WHAT IS BEING ASKED:
Apart from the pictures, every entry must be retyped exactly.

DATA UNDER STUDY:
··········

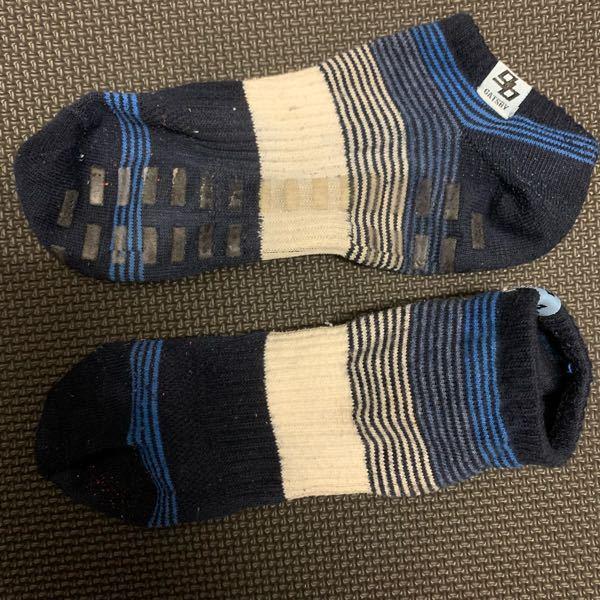 訳あって今年の2月にサンドラッグというドラッグストアで購入した靴下のメーカーを探しています。 添付した写真の靴下です。 メンズ用で短めで滑り止めがついており二足セットで3〜400円くらいに安かったのを覚えています。 靴下のタグにGATSBYと書かれているので男性洗顔のGATSBYと思い発売元のマンダム(株)に問い合わせたところ衣類においては商標登録をしていないので他社メーカーによるものと考えられる。との回答でした。 どなたかGATSBYと書かれたこのソックスの販売元、もしくは今売っている店舗をご存知の方がいらっしゃいましたら教えていただきたいです。 宜しくお願いします。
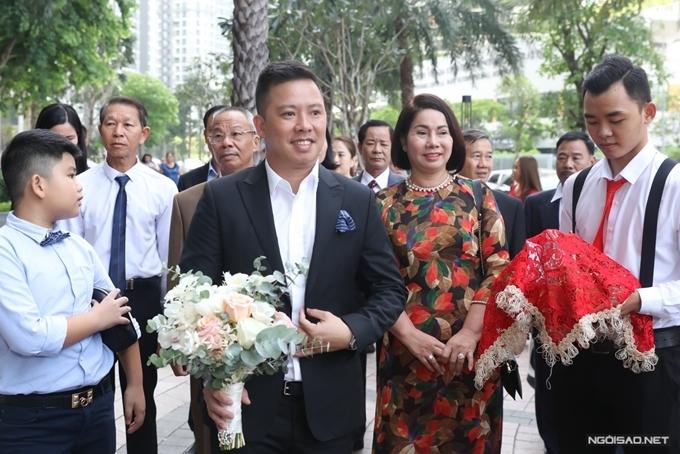 Xuân Văn đôi chút hồi hộp trước khi lên nhà gặp vợ.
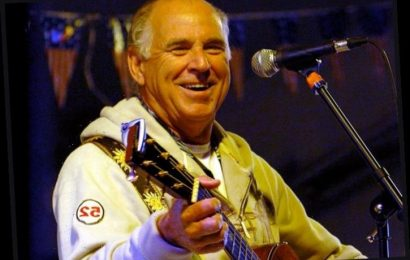 Jimmy Buffett To Make Grand Ole Opry Debut Later This Month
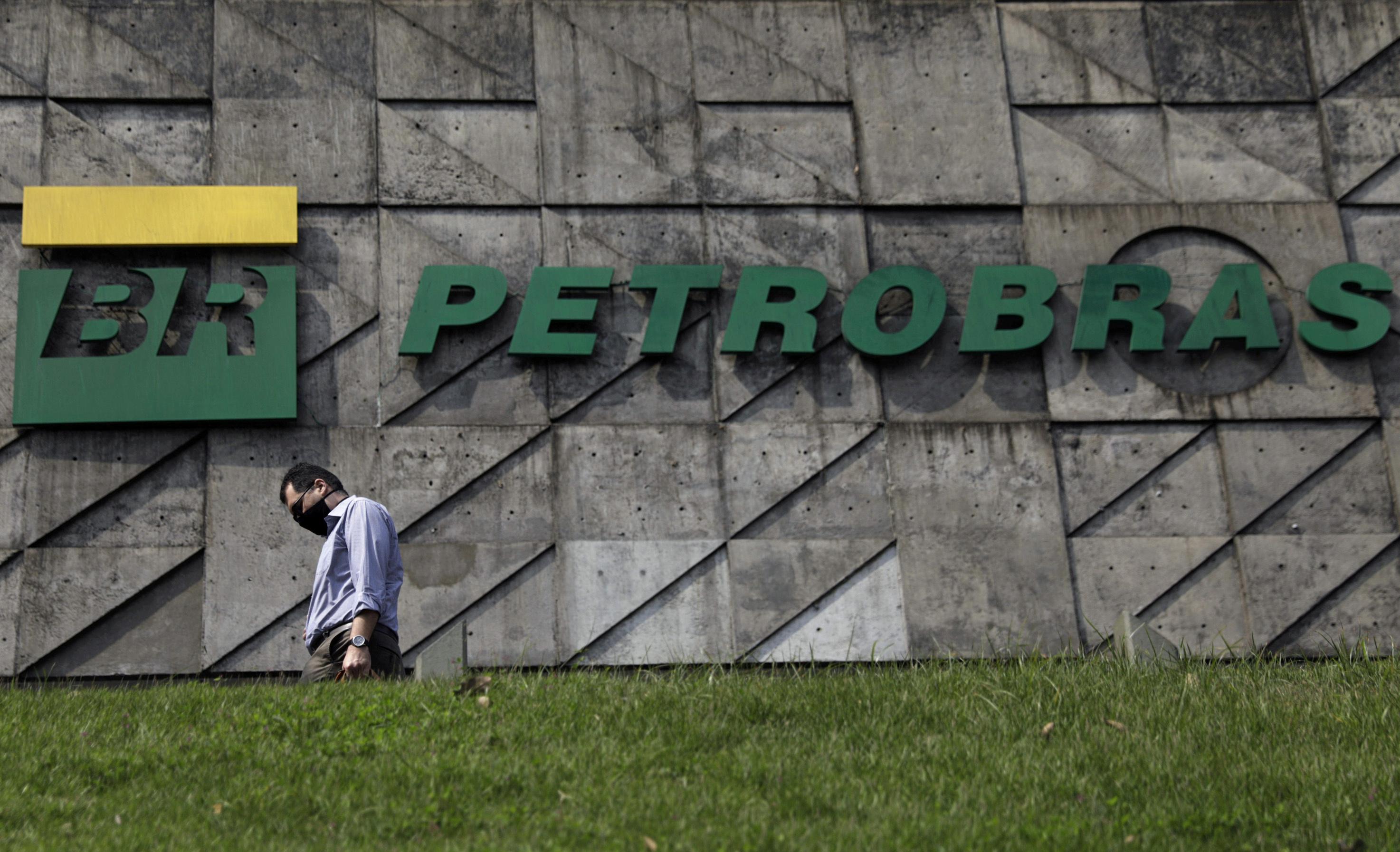 A man walks past the headquarters of Brazilian oil company Petrobras in Rio de Janeiro, Brazil, September 10, 2020. REUTERS/Ricardo Moraes/File Photo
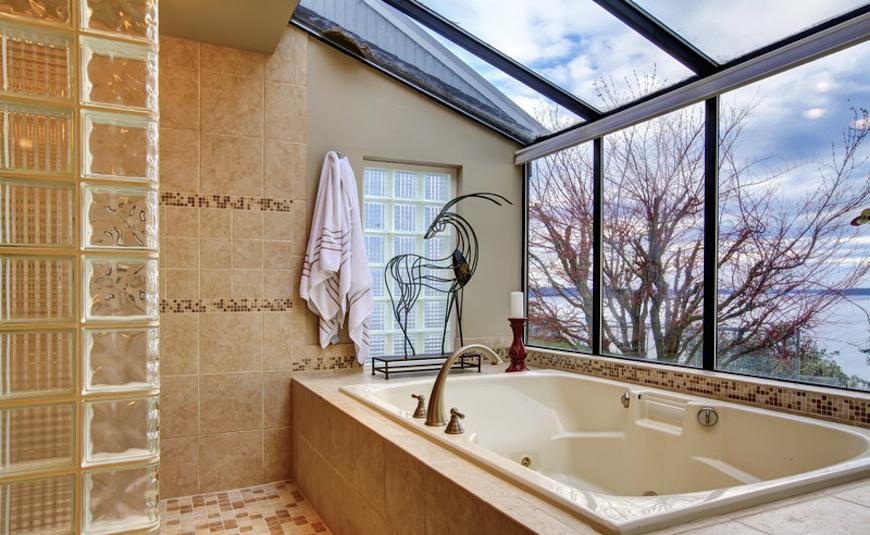 Luxury bathrooms with stunning skylights for Luxury bathrooms 2016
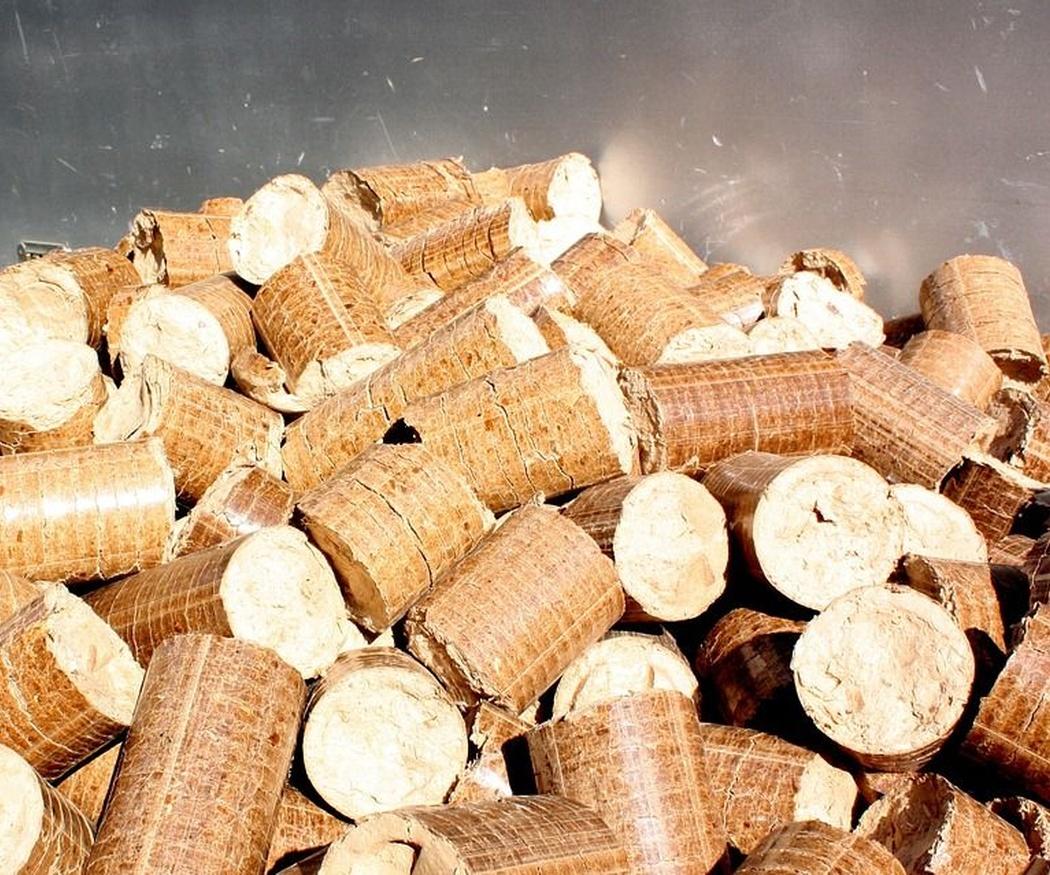 ¿Qué es mejor para la calefacción, pellets o hueso de aceituna?
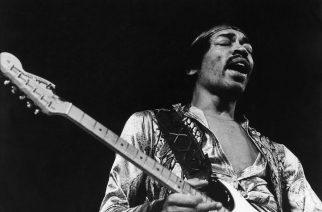 Jimi Hendrix – Arvostelussa rokkareille suunnattu kolikkopeli!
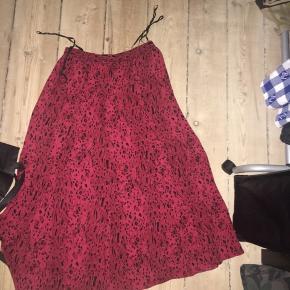 Rød nederdel Fede bukser Sælges hver for sig Byd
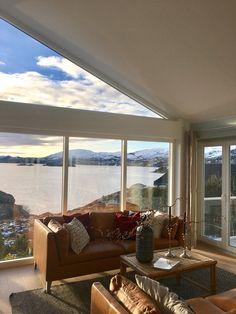 Her er huset utvidet mot sjøen , det flate taket hevet og loft ble til stuetak. Windows, Deco, Home, Ad Home, Decor, Deko, Homes, Decorating, Decoration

··········

COMPLETED EXERCISE:
 訳あって今年の2月にサンドラッグというドラッグストアで購入した靴下のメーカーを探しています。 添付した写真の靴下です。 メンズ用で短めで滑り止めがついており二足セットで3〜400円くらいに安かったのを覚えています。 靴下のタグにGATSBYと書かれているので男性洗顔のGATSBYと思い発売元のマンダム(株)に問い合わせたところ衣類においては商標登録をしていないので他社メーカーによるものと考えられる。との回答でした。 どなたかGATSBYと書かれたこのソックスの販売元、もしくは今売っている店舗をご存知の方がいらっしゃいましたら教えていただきたいです。 宜しくお願いします。
 Xuân Văn đôi chút hồi hộp trước khi lên nhà gặp vợ.
 Jimmy Buffett To Make Grand Ole Opry Debut Later This Month
 A man walks past the headquarters of Brazilian oil company Petrobras in Rio de Janeiro, Brazil, September 10, 2020. REUTERS/Ricardo Moraes/File Photo
 Luxury bathrooms with stunning skylights for Luxury bathrooms 2016
 ¿Qué es mejor para la calefacción, pellets o hueso de aceituna?
 Jimi Hendrix – Arvostelussa rokkareille suunnattu kolikkopeli!
 Rød nederdel Fede bukser Sælges hver for sig Byd
 Her er huset utvidet mot sjøen , det flate taket hevet og loft ble til stuetak. Windows, Deco, Home, Ad Home, Decor, Deko, Homes, Decorating, Decoration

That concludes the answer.